## PROVIDED TEXT
____

Sam - IIRC the 91st had ~ 197 B-17s that FTR.. did you know that your Little Friends at Steeple Morden had 192 FTR despite flying a year shorter combat ops.. of course one crew member/ac is a lot fewer than 10/ac.

Here is one of your guys that belly landed with full load right after TO, at Steeple Morden, on March 6, 1944 - Big B day.


----------



## Erich (Oct 24, 2008)

Bill you've studied the Merseburg mission at all ? Sent some stuff to Sam a couple years ago but not sure if he ever got them

what a horror story for both sides ~ IV.Sturm/JG 3 assaulted Sam's 91st bg and the II.Sturm/JG 4 assaulted the 457th bg.

JG 3's Sturmgruppe "claimed" some 17 B-17's on 2 November 1944 and losing at least 22 Fw 190A-8's in process due to varying causes, but mostly through air combat situations .........sorry getting a bit OT here.

E ~


----------



## drgondog (Oct 24, 2008)

Erich said:


> Bill you've studied the Merseburg mission at all ? Sent some stuff to Sam a couple years ago but not sure if he ever got them
> 
> what a horror story for both sides ~ IV.Sturm/JG 3 assaulted Sam's 91st bg and the II.Sturm/JG 4 assaulted the 457th bg.
> 
> ...



Yes I have. The 91st officially lost 12 of 13 to GF and the 457th lost 9 of 9 to GF.

IIRC that mission was the last one of the war for either BG to lose more than 4 B-17s to German fighters. 

The 355th was escorting 2nd BD B-24s and didn't lose any bombers that day.


----------



## Erich (Oct 24, 2008)

yes a terrible turn for the two Sturmgruppen this date for what they did......the inevitable was happening to them more than what they realized.

Ed Gates did a good write up of the overview for the 91st bg on their dedicated website as well as the 457th bg site, lost 9, 5 major damage and 4 minor, the 457th claimed 8 destroyed and 2 probable.

____

## MATERIAL PROVIDED

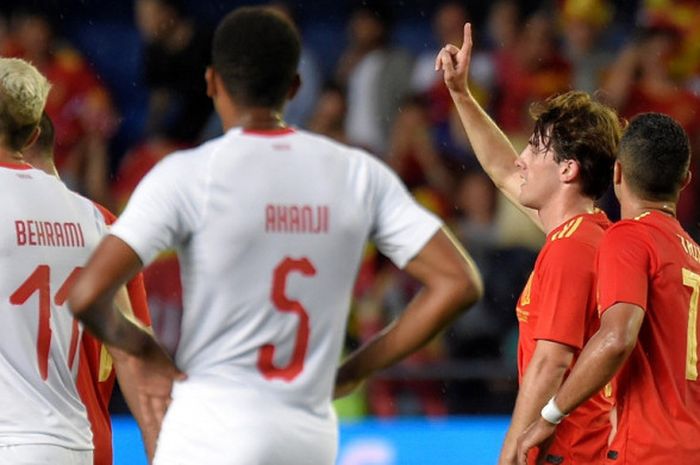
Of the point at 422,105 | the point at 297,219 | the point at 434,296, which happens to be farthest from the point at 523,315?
the point at 422,105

____

## SHORT PROBLEM
Reproduce the forum thread on B-17 losses and the Merseburg mission word for word, from start to end.

## WORKED ANSWER
Sam - IIRC the 91st had ~ 197 B-17s that FTR.. did you know that your Little Friends at Steeple Morden had 192 FTR despite flying a year shorter combat ops.. of course one crew member/ac is a lot fewer than 10/ac.

Here is one of your guys that belly landed with full load right after TO, at Steeple Morden, on March 6, 1944 - Big B day.


----------



## Erich (Oct 24, 2008)

Bill you've studied the Merseburg mission at all ? Sent some stuff to Sam a couple years ago but not sure if he ever got them

what a horror story for both sides ~ IV.Sturm/JG 3 assaulted Sam's 91st bg and the II.Sturm/JG 4 assaulted the 457th bg.

JG 3's Sturmgruppe "claimed" some 17 B-17's on 2 November 1944 and losing at least 22 Fw 190A-8's in process due to varying causes, but mostly through air combat situations .........sorry getting a bit OT here.

E ~


----------



## drgondog (Oct 24, 2008)

Erich said:


> Bill you've studied the Merseburg mission at all ? Sent some stuff to Sam a couple years ago but not sure if he ever got them
> 
> what a horror story for both sides ~ IV.Sturm/JG 3 assaulted Sam's 91st bg and the II.Sturm/JG 4 assaulted the 457th bg.
> 
> ...



Yes I have. The 91st officially lost 12 of 13 to GF and the 457th lost 9 of 9 to GF.

IIRC that mission was the last one of the war for either BG to lose more than 4 B-17s to German fighters. 

The 355th was escorting 2nd BD B-24s and didn't lose any bombers that day.


----------



## Erich (Oct 24, 2008)

yes a terrible turn for the two Sturmgruppen this date for what they did......the inevitable was happening to them more than what they realized.

Ed Gates did a good write up of the overview for the 91st bg on their dedicated website as well as the 457th bg site, lost 9, 5 major damage and 4 minor, the 457th claimed 8 destroyed and 2 probable.